RADIO WEB JUAZEIRO : CANUDOS: UMA HISTÓRIA MAIS QUE ATUAL!

quarta-feira, 8 de novembro de 2017

CANUDOS: UMA HISTÓRIA MAIS QUE ATUAL!




(Crônica de ERRY JUSTO) 

Ao contrário do que se lê nos livros de história brasileira, o Arraial de Belo Monte, mais conhecido como CANUDOS, crescia à medida que se intensificava a repressão do poder de Estado da recém instaurada República Federativa do Brasil. Não se tratava de pessoas rebeldes que apenas se insurgiam contra a figura do Presidente da República, mas sim, de pessoas humildes que sonhavam, acreditavam e viveram um novo modelo de uma sociedade alternativa em pleno sertão do nordeste brasileiro. A História de Canudos é hoje um símbolo da resistência aos governantes que tiranicamente tiravam até o último centavo do povo pobre em forma de elevados impostos. Resistência também ao abuso de poder vivido pelos “coronéis” de fazendas, que tratavam seus trabalhadores a “pão e água,” negando-lhes a dignidade, o respeito, reconhecimento em forma de justos salários e principalmente fazendo-lhes de subservientes num regime quase que escravo.
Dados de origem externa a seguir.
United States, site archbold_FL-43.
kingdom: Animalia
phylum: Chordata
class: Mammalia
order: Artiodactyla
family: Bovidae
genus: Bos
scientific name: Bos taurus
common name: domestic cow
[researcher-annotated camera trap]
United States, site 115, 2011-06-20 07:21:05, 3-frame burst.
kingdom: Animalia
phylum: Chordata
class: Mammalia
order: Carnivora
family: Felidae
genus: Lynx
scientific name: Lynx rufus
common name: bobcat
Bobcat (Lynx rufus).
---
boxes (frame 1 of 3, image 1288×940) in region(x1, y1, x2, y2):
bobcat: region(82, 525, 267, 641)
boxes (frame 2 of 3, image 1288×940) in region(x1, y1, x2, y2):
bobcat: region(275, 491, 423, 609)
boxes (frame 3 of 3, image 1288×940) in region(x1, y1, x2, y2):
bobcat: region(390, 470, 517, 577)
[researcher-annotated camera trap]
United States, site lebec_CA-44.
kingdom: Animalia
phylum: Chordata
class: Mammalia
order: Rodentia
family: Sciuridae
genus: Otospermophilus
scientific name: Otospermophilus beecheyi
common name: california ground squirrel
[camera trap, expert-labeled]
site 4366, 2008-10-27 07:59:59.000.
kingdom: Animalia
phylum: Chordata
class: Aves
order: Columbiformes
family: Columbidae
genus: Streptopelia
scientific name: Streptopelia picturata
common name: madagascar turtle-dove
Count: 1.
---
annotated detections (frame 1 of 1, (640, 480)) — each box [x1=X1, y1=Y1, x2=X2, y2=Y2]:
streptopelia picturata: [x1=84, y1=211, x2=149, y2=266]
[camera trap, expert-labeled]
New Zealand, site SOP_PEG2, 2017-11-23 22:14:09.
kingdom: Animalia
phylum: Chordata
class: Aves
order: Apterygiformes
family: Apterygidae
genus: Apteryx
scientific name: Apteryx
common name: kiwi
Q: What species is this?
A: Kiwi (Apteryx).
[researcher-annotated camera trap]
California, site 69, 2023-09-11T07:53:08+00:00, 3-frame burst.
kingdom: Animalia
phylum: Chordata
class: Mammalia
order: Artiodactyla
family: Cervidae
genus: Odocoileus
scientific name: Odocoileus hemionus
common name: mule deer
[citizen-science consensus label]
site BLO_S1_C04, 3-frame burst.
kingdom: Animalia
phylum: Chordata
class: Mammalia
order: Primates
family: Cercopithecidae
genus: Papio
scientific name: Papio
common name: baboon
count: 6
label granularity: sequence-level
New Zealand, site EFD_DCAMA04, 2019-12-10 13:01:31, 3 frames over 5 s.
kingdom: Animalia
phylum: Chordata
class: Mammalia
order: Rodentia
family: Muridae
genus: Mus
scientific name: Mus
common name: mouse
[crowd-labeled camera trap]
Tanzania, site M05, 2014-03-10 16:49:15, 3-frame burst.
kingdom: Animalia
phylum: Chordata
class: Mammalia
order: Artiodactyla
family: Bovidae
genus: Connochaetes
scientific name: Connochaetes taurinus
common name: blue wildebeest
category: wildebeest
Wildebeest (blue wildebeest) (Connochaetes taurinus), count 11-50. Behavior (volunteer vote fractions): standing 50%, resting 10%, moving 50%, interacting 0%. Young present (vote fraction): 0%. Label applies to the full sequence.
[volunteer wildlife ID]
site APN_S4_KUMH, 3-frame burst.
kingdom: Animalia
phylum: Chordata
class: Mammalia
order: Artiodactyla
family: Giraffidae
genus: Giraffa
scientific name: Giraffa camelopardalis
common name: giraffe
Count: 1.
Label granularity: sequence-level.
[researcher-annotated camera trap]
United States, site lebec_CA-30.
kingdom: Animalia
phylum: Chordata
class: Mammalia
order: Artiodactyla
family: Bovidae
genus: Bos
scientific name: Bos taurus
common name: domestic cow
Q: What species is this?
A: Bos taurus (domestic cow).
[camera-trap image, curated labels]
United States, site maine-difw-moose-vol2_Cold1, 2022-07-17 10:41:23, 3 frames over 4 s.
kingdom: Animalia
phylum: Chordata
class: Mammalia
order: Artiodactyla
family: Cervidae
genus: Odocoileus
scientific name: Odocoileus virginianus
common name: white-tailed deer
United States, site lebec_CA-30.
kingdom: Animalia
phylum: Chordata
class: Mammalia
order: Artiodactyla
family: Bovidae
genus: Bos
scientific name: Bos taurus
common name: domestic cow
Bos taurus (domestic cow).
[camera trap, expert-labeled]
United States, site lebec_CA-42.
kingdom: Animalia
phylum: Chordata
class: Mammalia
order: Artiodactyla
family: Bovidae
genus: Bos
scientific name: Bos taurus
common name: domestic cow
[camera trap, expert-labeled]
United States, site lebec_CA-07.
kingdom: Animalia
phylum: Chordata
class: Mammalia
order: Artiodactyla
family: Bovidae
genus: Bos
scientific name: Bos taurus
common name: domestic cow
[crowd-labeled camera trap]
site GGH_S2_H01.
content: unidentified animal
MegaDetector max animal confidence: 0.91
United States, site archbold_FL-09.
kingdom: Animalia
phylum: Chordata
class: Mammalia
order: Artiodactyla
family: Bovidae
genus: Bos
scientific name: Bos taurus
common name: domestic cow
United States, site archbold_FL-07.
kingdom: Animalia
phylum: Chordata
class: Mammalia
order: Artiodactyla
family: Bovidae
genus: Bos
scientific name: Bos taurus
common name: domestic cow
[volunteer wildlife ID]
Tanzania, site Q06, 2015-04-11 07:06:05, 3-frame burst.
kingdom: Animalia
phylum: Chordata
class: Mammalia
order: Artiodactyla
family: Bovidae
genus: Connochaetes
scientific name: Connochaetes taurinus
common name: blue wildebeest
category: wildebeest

Surge nesse cenário então um Líder Espiritual, na figura de um beato de nome ANTÔNIO CONSELHEIRO que com muita devoção, fé e determinação, levou todo esse sofrido povo nordestino a uma terra onde se tornou possível se viver num modelo de equanimidade do bem comum. Em Canudos tudo era repartido de forma igual e sem privilégios. Vale-à-pena estudar a fundo essa maravilhosa história que os governantes brasileiros insistiram tanto em querer apagar. Só Deus é Grande! ( Slogan em forma de Saudação de Antônio Conselheiro ). 

Ao enfrentarmos dificuldades e obstáculos em nossa vida cotidiana, aprendemos muito com a história de CANUDOS. 

É óbvio que nos dias de hoje o homem moderno tem outra forma de se comportar e agir perante situações que lhe cobrem atitudes decisivas. Apesar de tantas notícias sobre violência e calamidades provenientes de catástrofes naturais, a população mundial reage de forma mais assistente ou passiva. Aqui no Brasil, talvez devido a torrente de informações e notícias de tragédias à cada minuto veiculada nos meios de comunicação, o povo parece ficar acuado por um sentimento de impotência e desilusão, isso sem falar na descrença geral nas instituições e especialmente na classe política atual. 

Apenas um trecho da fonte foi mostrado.